I experimented with pairing star ratings with dynamic emojis, color cues for different statuses and feelings, and quick follow-up labels. The feedback screen updated based on the selected rating, making it easier for users to respond without needing to type.
❌ In earlier explorations, follow-up questions relied mostly on text, without icons or visual cues to guide quick selection. Emoji placement also felt disconnected from the rating action
✅ Introducing visual icons for follow-up questions made options easier to scan and select. Giving emojis a center focus helped reinforce the selected sentiment.
Small visual cues will allow users to respond faster while making the interaction feel more engaging.
In earlier flows, feedback submission often felt like a dead end.
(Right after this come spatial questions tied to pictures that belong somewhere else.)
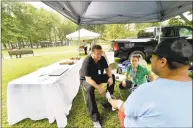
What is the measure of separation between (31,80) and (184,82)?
2.22 m

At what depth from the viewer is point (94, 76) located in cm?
319

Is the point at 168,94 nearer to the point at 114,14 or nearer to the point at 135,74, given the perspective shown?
the point at 135,74

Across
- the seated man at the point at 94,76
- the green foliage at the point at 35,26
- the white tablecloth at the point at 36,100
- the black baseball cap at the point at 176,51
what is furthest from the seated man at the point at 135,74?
the green foliage at the point at 35,26

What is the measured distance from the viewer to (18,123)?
2615 millimetres

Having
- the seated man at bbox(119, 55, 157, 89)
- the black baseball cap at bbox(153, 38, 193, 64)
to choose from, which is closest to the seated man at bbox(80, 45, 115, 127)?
the seated man at bbox(119, 55, 157, 89)

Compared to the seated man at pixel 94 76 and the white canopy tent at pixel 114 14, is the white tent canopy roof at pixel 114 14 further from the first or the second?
the seated man at pixel 94 76

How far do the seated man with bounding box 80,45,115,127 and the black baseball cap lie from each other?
1.89m

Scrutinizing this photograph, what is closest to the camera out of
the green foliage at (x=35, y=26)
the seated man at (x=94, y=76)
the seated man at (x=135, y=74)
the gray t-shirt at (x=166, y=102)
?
the gray t-shirt at (x=166, y=102)

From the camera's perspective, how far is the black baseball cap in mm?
896

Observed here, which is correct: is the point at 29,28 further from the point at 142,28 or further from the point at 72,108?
the point at 72,108

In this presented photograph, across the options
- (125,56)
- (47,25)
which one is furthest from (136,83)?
(47,25)

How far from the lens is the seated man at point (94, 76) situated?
105 inches

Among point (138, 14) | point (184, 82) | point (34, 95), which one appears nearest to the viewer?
point (184, 82)

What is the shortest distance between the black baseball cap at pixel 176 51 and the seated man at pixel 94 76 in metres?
1.89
I explored acknowledgment states that responded to user sentiment and clearly signaled that their input had been received.
✅ The acknowledgement screens respond to the user’s rating by adjusting tone, color, and illustration to match their experience.
This creates a sense of closure instead of ending the flow abruptly.
I learned how important it is to stay organized throughout the design process i.e. keeping track of research, flows, and small decisions helped me see how everything connected.
Asking small “why” questions during research revealed pain points I wouldn’t have noticed otherwise. It reminded me that good design often starts with curiosity, not assumptions.
I realized that creating familiarity in design is powerful; by aligning my interface with patterns users already recognize, I made the experience easier to understand and trust.